Kita saat ini adalah hasil imitasi atau meniru pelbagai macam tingkah polah orang-orang di sekitar kita. Begitu banyak orang yang membantu mewarnai diri kita hingga kita menjadi beraneka warna serta beraneka polah tingkah, selera, kemauan dan itikad masing-masing. Setiap orang tidak bisa membentuk jati dirinya hingga ia berinteraksi dengan orang-orang yang memberinya inspirasi untuk bertingkah laku sesuai dengan minat bakat.
Ibuku, guru pertamaku. Memang benar adanya. Ibuku, perpustakaan pertamaku, juga tidakklah keliru.
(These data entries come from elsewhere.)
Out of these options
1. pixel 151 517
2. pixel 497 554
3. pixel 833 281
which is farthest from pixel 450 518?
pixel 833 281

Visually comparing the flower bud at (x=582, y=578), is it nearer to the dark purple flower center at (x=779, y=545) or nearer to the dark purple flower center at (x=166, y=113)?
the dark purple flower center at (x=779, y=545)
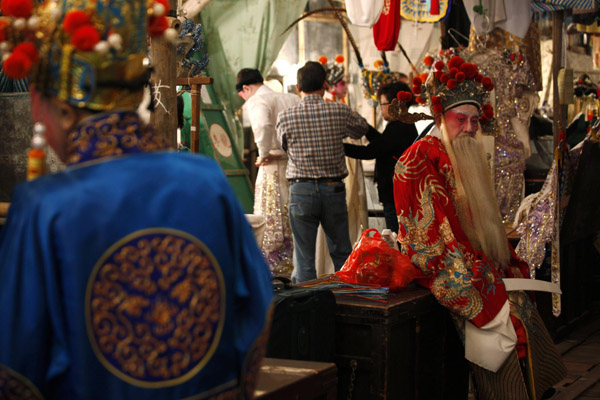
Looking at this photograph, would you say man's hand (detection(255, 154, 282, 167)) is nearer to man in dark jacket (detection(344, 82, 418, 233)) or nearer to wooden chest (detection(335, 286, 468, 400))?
man in dark jacket (detection(344, 82, 418, 233))

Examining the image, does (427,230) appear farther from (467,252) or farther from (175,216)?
(175,216)

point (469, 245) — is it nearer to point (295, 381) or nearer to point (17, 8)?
point (295, 381)

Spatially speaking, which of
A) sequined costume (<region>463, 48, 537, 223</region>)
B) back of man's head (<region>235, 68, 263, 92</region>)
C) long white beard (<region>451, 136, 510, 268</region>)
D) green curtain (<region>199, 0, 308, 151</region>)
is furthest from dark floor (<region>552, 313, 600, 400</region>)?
green curtain (<region>199, 0, 308, 151</region>)

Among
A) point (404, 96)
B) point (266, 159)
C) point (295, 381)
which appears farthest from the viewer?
point (266, 159)

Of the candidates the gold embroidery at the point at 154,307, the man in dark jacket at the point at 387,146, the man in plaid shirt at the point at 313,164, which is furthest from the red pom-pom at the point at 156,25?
the man in dark jacket at the point at 387,146

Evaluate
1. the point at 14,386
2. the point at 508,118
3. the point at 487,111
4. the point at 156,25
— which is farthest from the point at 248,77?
the point at 14,386

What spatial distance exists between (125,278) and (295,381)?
2.72 feet

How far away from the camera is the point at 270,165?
245 inches

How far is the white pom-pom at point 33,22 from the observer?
5.13 ft

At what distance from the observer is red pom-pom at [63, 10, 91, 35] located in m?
1.51

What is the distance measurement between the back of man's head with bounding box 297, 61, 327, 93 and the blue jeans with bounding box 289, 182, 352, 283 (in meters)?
0.65

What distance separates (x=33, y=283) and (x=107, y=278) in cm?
13

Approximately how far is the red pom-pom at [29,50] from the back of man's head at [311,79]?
382 centimetres

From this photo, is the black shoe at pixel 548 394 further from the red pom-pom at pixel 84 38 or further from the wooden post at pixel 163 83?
the red pom-pom at pixel 84 38
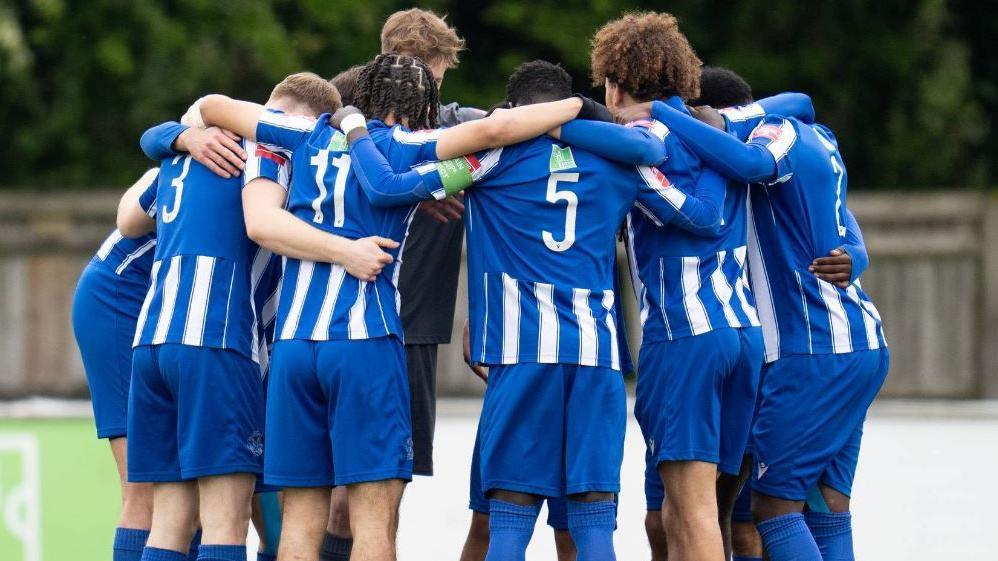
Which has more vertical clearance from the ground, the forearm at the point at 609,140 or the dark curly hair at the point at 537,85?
the dark curly hair at the point at 537,85

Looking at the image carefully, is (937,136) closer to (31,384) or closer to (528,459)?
(31,384)

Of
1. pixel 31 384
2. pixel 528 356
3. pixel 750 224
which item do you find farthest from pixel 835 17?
pixel 528 356

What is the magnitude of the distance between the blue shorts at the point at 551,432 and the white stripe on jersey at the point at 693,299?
1.44ft

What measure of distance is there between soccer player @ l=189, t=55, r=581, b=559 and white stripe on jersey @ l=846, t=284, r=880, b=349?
1358mm

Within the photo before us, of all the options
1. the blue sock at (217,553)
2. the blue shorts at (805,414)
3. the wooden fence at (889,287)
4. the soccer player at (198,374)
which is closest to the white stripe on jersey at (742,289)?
the blue shorts at (805,414)

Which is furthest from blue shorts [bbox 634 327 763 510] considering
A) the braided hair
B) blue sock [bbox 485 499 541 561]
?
→ the braided hair

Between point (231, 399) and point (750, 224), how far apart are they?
80.8 inches

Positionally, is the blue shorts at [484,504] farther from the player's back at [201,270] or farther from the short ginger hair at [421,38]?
the short ginger hair at [421,38]

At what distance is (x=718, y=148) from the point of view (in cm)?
504

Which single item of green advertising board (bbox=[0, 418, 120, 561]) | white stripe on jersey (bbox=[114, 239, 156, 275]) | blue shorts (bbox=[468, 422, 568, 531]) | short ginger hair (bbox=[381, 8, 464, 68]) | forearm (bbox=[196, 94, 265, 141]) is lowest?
green advertising board (bbox=[0, 418, 120, 561])

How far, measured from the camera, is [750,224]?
5434 mm

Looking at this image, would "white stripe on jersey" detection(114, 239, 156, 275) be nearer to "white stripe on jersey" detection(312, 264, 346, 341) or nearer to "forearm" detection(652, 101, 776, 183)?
"white stripe on jersey" detection(312, 264, 346, 341)

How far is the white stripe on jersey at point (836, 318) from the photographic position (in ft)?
17.3

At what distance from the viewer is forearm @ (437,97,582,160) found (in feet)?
15.7
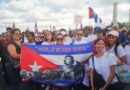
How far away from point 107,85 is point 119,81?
0.48m

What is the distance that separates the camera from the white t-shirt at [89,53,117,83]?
260 inches

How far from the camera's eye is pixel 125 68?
7.20 meters

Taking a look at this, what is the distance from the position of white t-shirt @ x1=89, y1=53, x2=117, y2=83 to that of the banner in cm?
90

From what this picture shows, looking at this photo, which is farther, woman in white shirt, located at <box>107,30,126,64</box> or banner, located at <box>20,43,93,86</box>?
banner, located at <box>20,43,93,86</box>

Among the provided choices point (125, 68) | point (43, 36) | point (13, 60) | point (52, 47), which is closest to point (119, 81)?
point (125, 68)

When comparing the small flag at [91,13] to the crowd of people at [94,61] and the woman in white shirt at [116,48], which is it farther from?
the woman in white shirt at [116,48]

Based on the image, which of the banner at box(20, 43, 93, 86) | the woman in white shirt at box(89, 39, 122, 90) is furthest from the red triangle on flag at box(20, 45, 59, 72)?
the woman in white shirt at box(89, 39, 122, 90)

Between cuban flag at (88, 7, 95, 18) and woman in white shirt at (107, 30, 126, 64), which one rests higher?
cuban flag at (88, 7, 95, 18)

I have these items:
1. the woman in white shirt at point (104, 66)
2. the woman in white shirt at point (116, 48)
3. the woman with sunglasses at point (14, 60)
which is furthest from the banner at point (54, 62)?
the woman in white shirt at point (104, 66)

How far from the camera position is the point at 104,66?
6.62 m

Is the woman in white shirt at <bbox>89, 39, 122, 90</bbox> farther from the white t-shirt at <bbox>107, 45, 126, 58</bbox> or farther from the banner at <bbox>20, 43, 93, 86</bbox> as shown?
the banner at <bbox>20, 43, 93, 86</bbox>

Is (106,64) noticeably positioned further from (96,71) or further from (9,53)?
(9,53)

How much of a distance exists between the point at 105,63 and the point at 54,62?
1.57m

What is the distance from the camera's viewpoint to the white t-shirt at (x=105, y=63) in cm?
660
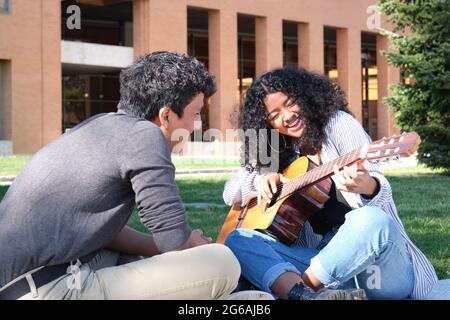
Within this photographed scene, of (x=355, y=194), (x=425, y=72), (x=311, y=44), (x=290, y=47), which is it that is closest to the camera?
(x=355, y=194)

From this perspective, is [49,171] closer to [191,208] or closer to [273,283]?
[273,283]

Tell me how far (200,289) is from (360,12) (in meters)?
35.8

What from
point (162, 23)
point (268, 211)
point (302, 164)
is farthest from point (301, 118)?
point (162, 23)

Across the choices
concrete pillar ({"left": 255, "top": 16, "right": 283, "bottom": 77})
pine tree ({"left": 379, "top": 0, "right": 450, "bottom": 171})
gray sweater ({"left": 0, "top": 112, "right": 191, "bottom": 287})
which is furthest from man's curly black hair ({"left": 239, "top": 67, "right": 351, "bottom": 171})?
concrete pillar ({"left": 255, "top": 16, "right": 283, "bottom": 77})

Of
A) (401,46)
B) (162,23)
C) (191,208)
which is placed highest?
(162,23)

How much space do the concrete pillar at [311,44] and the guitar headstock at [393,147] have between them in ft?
105

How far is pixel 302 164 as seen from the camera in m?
4.00

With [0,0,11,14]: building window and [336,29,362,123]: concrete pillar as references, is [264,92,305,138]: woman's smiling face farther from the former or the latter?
[336,29,362,123]: concrete pillar

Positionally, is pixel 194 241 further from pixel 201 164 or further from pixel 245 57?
pixel 245 57

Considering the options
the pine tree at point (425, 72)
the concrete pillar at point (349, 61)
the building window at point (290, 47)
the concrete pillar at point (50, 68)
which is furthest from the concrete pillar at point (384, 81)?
the pine tree at point (425, 72)

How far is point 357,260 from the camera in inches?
134

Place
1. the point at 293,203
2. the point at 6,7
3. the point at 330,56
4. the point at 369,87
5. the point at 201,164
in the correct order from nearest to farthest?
the point at 293,203, the point at 201,164, the point at 6,7, the point at 369,87, the point at 330,56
Bapakku sangat menginspirasiku, memang benar demikian. Mereka yang menginspirasiku untuk tumbuh dan terus punya semangat hidup hingga saat ini.
Siapakah Tokoh Idolamu ? Jawaban mayoritas : Ibu, Bapak, Rasullullah, Sukarno, Habibie, Enstien, Mother Theresa, Kartini dll. Memang orang-orang tersebut pantas dijadikan idola. Idola tentu akan menginspirasi kita berbuat hampir sama or identik dengan cara mereka berperilaku, bernasihat, bertutur kata, berfikir, berprinsip dll. Wajar saja, karena mereka adalah orang yang signifikan versi orang kebanyakan.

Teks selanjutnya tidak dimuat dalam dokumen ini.